### [Teks yang Diberikan]

Ketaatan yang Bermakna: Mengembalikan Segala Urusan kepada Wahyu

Dalam surah An-Nisā’ ayat 59, Allah kembali menegaskan prinsip dasar ketaatan:

يَا أَيُّهَا الَّذِينَ آمَنُوا أَطِيعُوا اللَّهَ وَأَطِيعُوا الرَّسُولَ وَأُولِي الْأَمْرِ مِنكُمْ ۖ فَإِن تَنَازَعْتُمْ فِي شَيْءٍ فَرُدُّوهُ إِلَى اللَّهِ وَالرَّسُولِ إِن كُنتُمْ تُؤْمِنُونَ بِاللَّهِ وَالْيَوْمِ الْآخِرِ
“Wahai orang-orang yang beriman, taatilah Allah dan taatilah Rasul serta ulil amri di antara kalian. Kemudian jika kalian berselisih dalam sesuatu, maka kembalikanlah ia kepada Allah dan Rasul, jika kalian beriman kepada Allah dan Hari Akhir.”
(QS. An-Nisā’ [4]: 59)

Menariknya, kata “taatilah” diulang dua kali — untuk Allah dan Rasul — namun tidak untuk ulil amri. Menurut Husni, ini menandakan bahwa ketaatan kepada pemimpin bersifat bersyarat: selama mereka juga menaati Allah dan Rasul. “Segala bentuk ketaatan yang tidak merujuk kepada Al-Qur’an adalah ketaatan semu, bukan ketaatan iman,” tegasnya.

Mengkritisi Ketaatan Buta

Sayangnya, dalam praktik keagamaan, umat sering kali terjebak pada bentuk ketaatan buta kepada tokoh, mazhab, atau tradisi. Padahal, Al-Qur’an secara tegas mengingatkan tentang bahaya mengikuti pendapat tanpa dasar wahyu.

وَإِذَا قِيلَ لَهُمُ اتَّبِعُوا مَا أَنزَلَ اللَّهُ قَالُوا بَلْ نَتَّبِعُ مَا أَلْفَيْنَا عَلَيْهِ آبَاءَنَا ۚ أَوَلَوْ كَانَ آبَاؤُهُمْ لَا يَعْقِلُونَ شَيْئًا وَلَا يَهْتَدُونَ
“Dan apabila dikatakan kepada mereka: ‘Ikutilah apa yang diturunkan Allah,’ mereka menjawab: ‘(Tidak), kami hanya mengikuti apa yang kami dapati dari nenek moyang kami.’ Apakah mereka akan mengikuti juga walaupun nenek moyang mereka tidak mengetahui apa-apa dan tidak mendapat petunjuk?”

### [Isi Data]
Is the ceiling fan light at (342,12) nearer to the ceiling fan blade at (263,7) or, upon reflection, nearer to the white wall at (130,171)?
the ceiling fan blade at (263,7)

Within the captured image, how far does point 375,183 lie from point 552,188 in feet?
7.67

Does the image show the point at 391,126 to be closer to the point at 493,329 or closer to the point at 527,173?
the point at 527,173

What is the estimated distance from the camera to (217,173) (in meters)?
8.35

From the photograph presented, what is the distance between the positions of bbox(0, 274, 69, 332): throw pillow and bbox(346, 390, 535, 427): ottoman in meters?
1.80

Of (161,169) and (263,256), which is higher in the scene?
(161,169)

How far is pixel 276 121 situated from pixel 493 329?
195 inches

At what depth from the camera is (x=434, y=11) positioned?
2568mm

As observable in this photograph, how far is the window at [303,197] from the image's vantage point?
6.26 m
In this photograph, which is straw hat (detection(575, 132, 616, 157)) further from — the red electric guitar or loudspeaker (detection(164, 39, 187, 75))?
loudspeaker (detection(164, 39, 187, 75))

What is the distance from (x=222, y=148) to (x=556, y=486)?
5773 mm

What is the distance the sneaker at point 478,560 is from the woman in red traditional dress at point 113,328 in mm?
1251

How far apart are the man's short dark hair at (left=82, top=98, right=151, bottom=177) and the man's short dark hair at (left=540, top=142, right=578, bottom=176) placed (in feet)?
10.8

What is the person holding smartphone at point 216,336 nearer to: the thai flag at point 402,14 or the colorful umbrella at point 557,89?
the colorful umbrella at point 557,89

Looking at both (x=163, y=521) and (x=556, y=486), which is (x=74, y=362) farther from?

### [Yang Ditanyakan]
**a)** Menurut Husni dalam teks tentang ketaatan kepada wahyu, apa yang ditandakan oleh tidak diulangnya kata "taatilah" untuk ulil amri?
**b)** Teruskan teks tentang ketaatan kepada wahyu mulai dari kalimat terakhir yang ditampilkan.
Entri-entri tersebut sama sekali tidak berperan di sini.

### [Jawaban]
**a)** Ketaatan kepada pemimpin bersifat bersyarat, yaitu selama mereka juga menaati Allah dan Rasul.

**b)**
(QS. Al-Baqarah [2]: 170)

“Ini adalah peringatan keras agar umat tidak menjadikan tradisi, kitab tafsir, atau hadis yang bertentangan dengan Al-Qur’an sebagai sumber hukum,” jelas Husni.

Dalam tafsir Al-Mishbah, Prof. M. Quraish Shihab juga menegaskan bahwa ketaatan kepada Rasul adalah ketaatan kepada ajaran yang beliau bawa. “Rasul tidak membawa hukum yang terpisah dari Al-Qur’an. Maka, siapa pun yang taat kepada Rasul, sejatinya ia taat kepada Al-Qur’an,” tulisnya.

Buya Hamka pun menulis dalam Tafsir Al-Azhar:

“Ketaatan kepada Rasulullah bukan berarti pengkultusan pribadi. Rasulullah adalah penyampai, bukan pencipta hukum. Jika yang disampaikan itu diabaikan, maka ketaatan tidak memiliki makna.”

Al-Qur’an sebagai Ukuran Segala Ajaran

Husni Nasution menegaskan, cara untuk menaati Rasul dengan benar adalah dengan menjadikan Al-Qur’an sebagai ukuran segala ajaran. “Jika ada hadis atau pendapat ulama yang bertentangan dengan Al-Qur’an, maka ukuran kebenaran tetaplah Al-Qur’an,” ujarnya.

Pandangan ini didasarkan pada firman Allah:

وَنَزَّلْنَا عَلَيْكَ الْكِتَابَ تِبْيَانًا لِّكُلِّ شَيْءٍ وَهُدًى وَرَحْمَةً وَبُشْرَىٰ لِلْمُسْلِمِينَ
“Dan Kami telah menurunkan kepadamu Kitab (Al-Qur’an) untuk menjelaskan segala sesuatu, sebagai petunjuk, rahmat, dan kabar gembira bagi orang-orang yang berserah diri.” (QS. An-Naḥl [16]: 89)

“Dengan demikian,” lanjutnya, “ketaatan yang hakiki bukan hanya ucapan atau formalitas. Ia adalah kesetiaan kepada nilai-nilai Al-Qur’an — keadilan, kasih sayang, dan tauhid — dalam seluruh aspek kehidupan.”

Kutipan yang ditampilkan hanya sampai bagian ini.